> Source passage:
···

Having recently finished reading James Madison’s WRITINGS with the high value he puts on the conscience of the individual as versus the demands of the majority, I found Stanley Fish’s opinion piece Conscience vs. Conscience from the 12 April 2009 NEW YORK TIMES to be both an interesting topic and important discussion.
Fish wrote about the so-called “conscience clause,” the Provider Refusal Rule, which “allows health care providers to refuse to participate in procedures they find objectionable for moral or religious reasons.” I had previously written about this in my blog Freedom of Conscience and Health Care Workers and voiced support for allowing health care workers the opportunity to exercise their own consciences and refuse to do some procedures for moral or religious reasons.
Fish raises another level of concern which is worth considering: the freedom of the individual’s conscience as versus the right of a democratic society to decide that some procedures are health rights for all.
Citing the English philosopher Thomas Hobbes, Fish writes:
Hobbes’s larger point — the point he is always making — is that if one gets to prefer one’s own internal judgments to the judgments of authorized external bodies (legislatures, courts, professional associations), the result will be the undermining of public order and the substitution of personal whim for general decorums: “. . . because the Law is the public Conscience . . . in such diversity as there is of private Consciences, which are but private opinions, the Commonwealth must needs be distracted, and no man dare to obey the Sovereign Power farther than it shall seem good in his own eyes.”
Fish argues that the values of the Enlightenment which have served religious diverse cultures well is that individuals may believe what they want but when operating in the public domain the rule of law trumps personal beliefs. He says this is a cornerstone of multicultural democracies. It is also the complete compartmentalization of religion which is a hallmark of secularism.

···

> Data shown:
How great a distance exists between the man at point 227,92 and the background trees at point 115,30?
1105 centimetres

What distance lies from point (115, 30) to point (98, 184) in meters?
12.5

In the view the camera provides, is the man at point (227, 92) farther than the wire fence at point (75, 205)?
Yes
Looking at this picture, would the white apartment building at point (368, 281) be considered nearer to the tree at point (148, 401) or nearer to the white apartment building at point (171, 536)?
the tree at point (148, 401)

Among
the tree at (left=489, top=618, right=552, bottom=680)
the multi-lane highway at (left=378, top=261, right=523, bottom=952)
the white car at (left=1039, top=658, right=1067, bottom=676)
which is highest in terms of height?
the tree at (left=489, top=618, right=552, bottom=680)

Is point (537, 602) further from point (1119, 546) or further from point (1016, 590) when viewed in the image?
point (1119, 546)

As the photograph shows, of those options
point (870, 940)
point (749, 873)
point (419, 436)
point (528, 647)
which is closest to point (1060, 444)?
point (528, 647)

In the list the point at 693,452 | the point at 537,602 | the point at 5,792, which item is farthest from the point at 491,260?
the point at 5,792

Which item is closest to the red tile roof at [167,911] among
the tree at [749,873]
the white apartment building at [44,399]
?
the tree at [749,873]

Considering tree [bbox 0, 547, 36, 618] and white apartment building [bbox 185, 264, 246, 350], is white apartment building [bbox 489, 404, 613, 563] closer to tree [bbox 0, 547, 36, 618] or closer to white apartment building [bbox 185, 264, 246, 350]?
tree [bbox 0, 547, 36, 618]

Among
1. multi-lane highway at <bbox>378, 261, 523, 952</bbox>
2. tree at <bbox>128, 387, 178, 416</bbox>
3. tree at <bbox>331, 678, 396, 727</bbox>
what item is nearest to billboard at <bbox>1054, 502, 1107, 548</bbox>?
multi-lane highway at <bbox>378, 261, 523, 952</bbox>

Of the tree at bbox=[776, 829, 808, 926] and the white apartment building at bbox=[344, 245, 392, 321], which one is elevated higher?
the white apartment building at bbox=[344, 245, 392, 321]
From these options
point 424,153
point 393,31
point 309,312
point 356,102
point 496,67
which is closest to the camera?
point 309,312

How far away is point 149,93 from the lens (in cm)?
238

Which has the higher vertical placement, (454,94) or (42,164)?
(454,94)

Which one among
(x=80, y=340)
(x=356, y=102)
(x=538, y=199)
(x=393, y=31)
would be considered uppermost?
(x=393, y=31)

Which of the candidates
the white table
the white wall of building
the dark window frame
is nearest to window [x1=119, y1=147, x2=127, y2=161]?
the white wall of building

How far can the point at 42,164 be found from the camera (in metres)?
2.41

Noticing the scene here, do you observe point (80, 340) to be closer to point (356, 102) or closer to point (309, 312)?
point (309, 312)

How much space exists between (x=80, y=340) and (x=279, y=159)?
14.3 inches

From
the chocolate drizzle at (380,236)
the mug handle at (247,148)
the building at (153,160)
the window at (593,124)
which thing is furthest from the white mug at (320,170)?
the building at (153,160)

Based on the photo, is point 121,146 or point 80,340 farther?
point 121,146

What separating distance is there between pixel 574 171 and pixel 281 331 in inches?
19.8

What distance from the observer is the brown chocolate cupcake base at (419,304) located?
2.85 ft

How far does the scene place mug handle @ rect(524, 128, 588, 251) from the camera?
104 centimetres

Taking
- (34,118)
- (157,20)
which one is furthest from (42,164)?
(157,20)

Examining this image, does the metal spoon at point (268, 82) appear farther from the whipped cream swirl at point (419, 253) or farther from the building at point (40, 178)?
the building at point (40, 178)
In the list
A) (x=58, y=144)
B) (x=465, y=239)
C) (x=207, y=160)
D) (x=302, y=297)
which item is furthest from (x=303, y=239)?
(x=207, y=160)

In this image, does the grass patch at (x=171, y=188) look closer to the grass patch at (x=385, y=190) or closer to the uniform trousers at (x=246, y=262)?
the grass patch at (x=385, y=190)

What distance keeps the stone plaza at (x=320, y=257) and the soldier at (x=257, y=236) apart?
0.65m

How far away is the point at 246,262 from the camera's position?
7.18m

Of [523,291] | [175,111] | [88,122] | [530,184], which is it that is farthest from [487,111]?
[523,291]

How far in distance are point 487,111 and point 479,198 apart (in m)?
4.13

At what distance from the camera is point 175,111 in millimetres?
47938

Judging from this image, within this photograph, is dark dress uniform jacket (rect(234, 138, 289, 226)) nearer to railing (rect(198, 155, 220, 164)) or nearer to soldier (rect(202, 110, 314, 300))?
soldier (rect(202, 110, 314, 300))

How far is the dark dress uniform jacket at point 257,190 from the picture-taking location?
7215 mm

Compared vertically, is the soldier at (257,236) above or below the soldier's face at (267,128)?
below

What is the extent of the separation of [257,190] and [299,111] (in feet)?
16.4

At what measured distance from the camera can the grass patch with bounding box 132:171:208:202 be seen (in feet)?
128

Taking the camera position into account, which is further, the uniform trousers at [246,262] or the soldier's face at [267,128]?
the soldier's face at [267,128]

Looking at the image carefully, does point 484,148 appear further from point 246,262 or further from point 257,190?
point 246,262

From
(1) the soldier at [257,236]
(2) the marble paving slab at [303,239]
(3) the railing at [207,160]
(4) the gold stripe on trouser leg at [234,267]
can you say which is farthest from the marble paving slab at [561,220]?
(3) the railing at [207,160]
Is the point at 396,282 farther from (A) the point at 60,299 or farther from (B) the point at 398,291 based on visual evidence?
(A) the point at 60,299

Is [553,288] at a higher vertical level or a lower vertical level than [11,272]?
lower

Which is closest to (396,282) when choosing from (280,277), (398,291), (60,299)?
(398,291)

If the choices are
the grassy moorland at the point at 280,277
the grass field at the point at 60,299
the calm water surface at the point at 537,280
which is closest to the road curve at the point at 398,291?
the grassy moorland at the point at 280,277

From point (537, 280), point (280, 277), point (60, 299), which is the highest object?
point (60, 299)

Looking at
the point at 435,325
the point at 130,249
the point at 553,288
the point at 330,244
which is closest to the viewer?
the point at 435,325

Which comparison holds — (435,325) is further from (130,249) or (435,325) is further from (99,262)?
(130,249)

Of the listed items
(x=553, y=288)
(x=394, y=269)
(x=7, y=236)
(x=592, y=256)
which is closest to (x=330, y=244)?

···

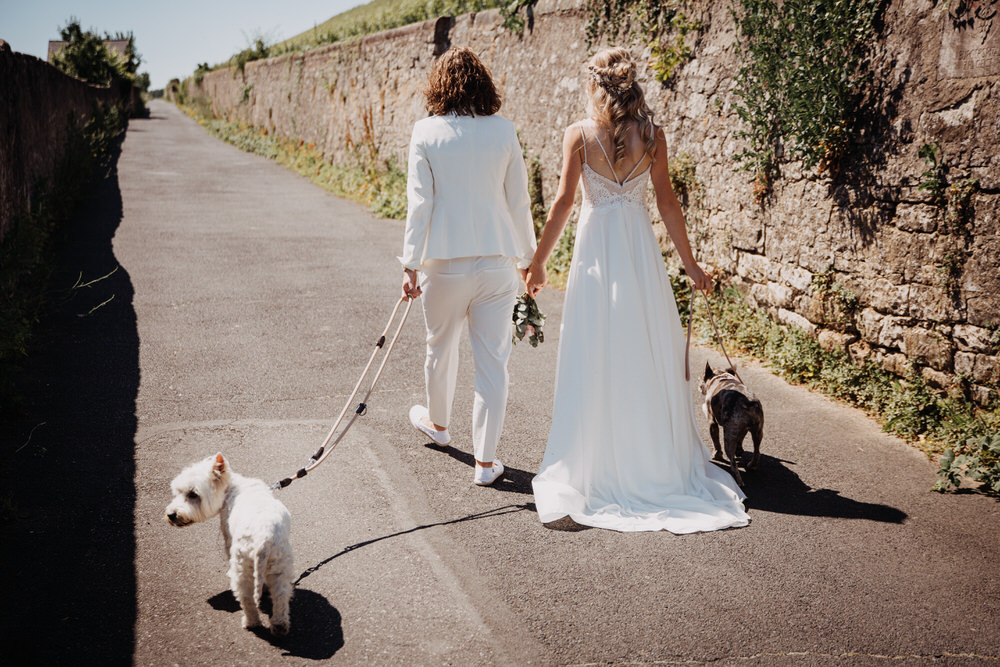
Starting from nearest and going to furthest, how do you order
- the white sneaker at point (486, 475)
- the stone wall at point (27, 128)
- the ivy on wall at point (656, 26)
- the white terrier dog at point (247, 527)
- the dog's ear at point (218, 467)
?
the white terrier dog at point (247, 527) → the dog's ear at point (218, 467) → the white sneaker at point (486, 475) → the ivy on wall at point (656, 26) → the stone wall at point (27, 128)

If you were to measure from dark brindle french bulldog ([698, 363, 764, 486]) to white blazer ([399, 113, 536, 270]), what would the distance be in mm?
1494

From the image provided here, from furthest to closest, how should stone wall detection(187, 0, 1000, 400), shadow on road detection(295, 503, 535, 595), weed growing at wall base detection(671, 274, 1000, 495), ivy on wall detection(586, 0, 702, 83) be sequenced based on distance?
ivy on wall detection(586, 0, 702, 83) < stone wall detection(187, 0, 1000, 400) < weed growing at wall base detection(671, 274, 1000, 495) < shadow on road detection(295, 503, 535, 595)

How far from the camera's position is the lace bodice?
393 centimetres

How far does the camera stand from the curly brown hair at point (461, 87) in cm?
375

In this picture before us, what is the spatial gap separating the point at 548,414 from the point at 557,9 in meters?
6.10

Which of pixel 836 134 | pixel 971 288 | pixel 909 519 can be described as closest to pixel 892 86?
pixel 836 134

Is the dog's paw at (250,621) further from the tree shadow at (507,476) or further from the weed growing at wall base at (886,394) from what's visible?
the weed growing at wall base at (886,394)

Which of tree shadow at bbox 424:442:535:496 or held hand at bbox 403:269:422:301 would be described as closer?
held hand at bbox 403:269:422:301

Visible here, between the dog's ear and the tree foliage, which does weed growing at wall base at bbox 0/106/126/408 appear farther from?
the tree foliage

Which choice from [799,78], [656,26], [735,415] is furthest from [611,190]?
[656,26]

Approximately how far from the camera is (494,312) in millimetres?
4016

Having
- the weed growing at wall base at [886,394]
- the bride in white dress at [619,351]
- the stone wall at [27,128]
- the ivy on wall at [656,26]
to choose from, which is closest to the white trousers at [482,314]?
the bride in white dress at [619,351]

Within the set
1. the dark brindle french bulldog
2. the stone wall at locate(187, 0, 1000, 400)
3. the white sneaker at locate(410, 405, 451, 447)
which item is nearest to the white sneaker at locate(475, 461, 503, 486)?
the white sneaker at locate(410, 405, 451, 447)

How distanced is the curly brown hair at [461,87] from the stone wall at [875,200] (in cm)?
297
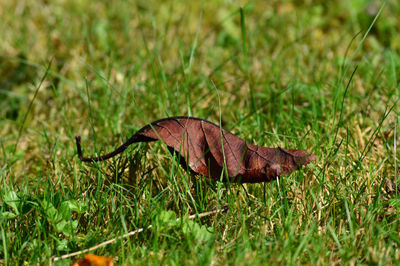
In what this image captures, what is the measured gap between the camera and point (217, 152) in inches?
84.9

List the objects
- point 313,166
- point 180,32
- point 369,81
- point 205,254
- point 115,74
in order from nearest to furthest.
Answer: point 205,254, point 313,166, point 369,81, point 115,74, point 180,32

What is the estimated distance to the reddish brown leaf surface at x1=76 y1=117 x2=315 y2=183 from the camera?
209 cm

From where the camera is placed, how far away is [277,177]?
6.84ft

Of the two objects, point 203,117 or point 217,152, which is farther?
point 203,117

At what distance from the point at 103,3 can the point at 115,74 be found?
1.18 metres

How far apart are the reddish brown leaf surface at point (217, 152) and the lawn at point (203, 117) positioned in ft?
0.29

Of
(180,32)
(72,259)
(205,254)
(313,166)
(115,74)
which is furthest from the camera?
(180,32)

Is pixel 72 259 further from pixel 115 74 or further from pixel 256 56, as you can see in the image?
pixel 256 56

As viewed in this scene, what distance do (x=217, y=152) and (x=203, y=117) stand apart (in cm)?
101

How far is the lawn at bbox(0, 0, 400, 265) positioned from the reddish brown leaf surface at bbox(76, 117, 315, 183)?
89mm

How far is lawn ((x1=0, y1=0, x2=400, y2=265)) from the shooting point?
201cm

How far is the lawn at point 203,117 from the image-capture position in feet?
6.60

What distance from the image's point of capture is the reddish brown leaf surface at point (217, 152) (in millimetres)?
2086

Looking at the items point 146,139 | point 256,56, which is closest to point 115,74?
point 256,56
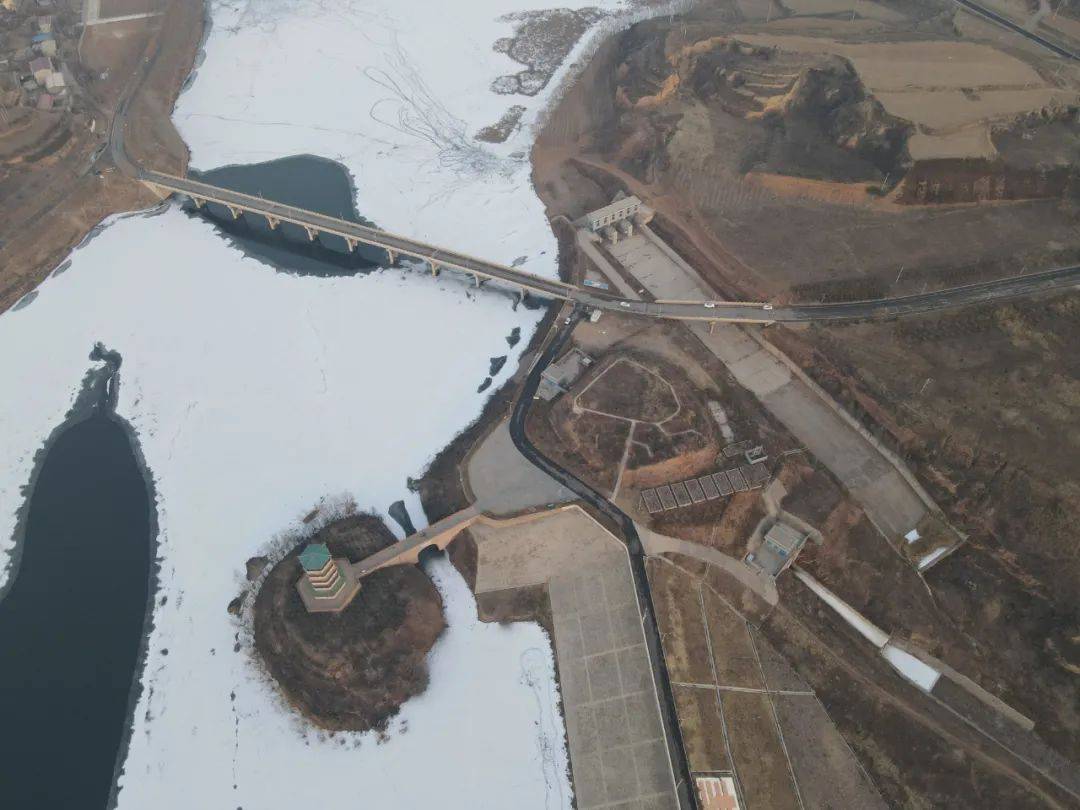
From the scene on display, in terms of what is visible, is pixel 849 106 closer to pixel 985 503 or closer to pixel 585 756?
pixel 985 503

···

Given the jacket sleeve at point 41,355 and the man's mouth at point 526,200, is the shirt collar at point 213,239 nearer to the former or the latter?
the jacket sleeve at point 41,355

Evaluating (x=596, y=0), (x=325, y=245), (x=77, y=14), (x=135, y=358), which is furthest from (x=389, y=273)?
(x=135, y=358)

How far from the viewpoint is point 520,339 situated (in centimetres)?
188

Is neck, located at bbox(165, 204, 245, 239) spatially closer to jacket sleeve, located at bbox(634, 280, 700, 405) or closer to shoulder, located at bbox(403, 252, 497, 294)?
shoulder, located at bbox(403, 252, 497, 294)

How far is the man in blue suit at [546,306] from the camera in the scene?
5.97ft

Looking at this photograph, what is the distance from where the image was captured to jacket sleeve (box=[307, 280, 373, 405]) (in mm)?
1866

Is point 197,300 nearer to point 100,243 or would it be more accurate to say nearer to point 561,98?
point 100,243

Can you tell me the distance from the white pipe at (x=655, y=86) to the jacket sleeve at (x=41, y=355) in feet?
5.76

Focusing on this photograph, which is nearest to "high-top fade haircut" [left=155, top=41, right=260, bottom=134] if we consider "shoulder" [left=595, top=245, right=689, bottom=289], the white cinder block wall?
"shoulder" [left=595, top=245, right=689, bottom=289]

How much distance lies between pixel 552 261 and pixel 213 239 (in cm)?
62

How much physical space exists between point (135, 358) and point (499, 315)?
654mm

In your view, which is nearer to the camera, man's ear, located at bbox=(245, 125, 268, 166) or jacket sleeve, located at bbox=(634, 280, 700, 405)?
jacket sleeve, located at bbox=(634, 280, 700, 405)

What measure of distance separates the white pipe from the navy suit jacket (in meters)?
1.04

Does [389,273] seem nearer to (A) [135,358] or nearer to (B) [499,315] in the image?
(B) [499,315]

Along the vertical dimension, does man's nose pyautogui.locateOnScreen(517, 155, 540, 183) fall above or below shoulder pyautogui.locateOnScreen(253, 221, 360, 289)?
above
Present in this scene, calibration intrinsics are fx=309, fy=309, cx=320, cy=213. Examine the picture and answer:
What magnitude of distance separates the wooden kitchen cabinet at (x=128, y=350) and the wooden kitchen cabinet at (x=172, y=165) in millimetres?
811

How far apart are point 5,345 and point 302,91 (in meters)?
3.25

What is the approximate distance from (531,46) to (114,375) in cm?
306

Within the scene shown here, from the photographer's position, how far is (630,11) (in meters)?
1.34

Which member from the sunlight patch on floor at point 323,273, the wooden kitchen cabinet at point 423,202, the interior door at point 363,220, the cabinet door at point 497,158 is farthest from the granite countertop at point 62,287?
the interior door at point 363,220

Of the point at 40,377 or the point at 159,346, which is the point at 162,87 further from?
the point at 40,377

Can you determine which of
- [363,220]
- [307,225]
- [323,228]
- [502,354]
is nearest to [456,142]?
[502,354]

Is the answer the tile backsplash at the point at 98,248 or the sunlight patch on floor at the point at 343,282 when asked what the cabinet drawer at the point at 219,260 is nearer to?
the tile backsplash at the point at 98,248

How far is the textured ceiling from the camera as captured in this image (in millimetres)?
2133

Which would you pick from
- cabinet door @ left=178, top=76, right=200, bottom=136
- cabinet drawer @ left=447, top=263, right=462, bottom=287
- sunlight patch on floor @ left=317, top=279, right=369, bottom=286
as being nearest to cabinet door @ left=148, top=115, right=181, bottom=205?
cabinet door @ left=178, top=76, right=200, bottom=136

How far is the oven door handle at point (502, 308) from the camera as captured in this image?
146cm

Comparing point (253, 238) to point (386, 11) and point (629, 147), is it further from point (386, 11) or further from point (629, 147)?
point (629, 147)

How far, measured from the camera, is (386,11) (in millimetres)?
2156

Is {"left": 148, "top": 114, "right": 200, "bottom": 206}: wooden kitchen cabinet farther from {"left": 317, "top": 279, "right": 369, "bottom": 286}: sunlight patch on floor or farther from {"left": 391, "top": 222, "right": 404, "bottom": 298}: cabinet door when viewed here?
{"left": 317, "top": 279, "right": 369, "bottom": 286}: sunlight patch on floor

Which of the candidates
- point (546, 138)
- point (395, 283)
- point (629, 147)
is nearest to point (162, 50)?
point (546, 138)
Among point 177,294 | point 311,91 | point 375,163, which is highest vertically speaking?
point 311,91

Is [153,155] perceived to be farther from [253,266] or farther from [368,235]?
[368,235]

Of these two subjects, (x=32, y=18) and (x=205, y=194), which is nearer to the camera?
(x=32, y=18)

···

> To do:
a - In the blog post on conscience, what date did Stanley Fish's opinion piece appear in the New York Times?
b - Copy the blog post on conscience word for word, from "Having recently finished" to "procedures for moral or religious reasons.".
c - In the blog post on conscience, which authorized external bodies are named in parentheses in the passage about Hobbes?
Use only the blog post on conscience for these, not the listing.

> Responses to the tasks:
a - 12 April 2009

b -
Having recently finished reading James Madison’s WRITINGS with the high value he puts on the conscience of the individual as versus the demands of the majority, I found Stanley Fish’s opinion piece Conscience vs. Conscience from the 12 April 2009 NEW YORK TIMES to be both an interesting topic and important discussion.
Fish wrote about the so-called “conscience clause,” the Provider Refusal Rule, which “allows health care providers to refuse to participate in procedures they find objectionable for moral or religious reasons.” I had previously written about this in my blog Freedom of Conscience and Health Care Workers and voiced support for allowing health care workers the opportunity to exercise their own consciences and refuse to do some procedures for moral or religious reasons.

c - Legislatures, courts, and professional associations.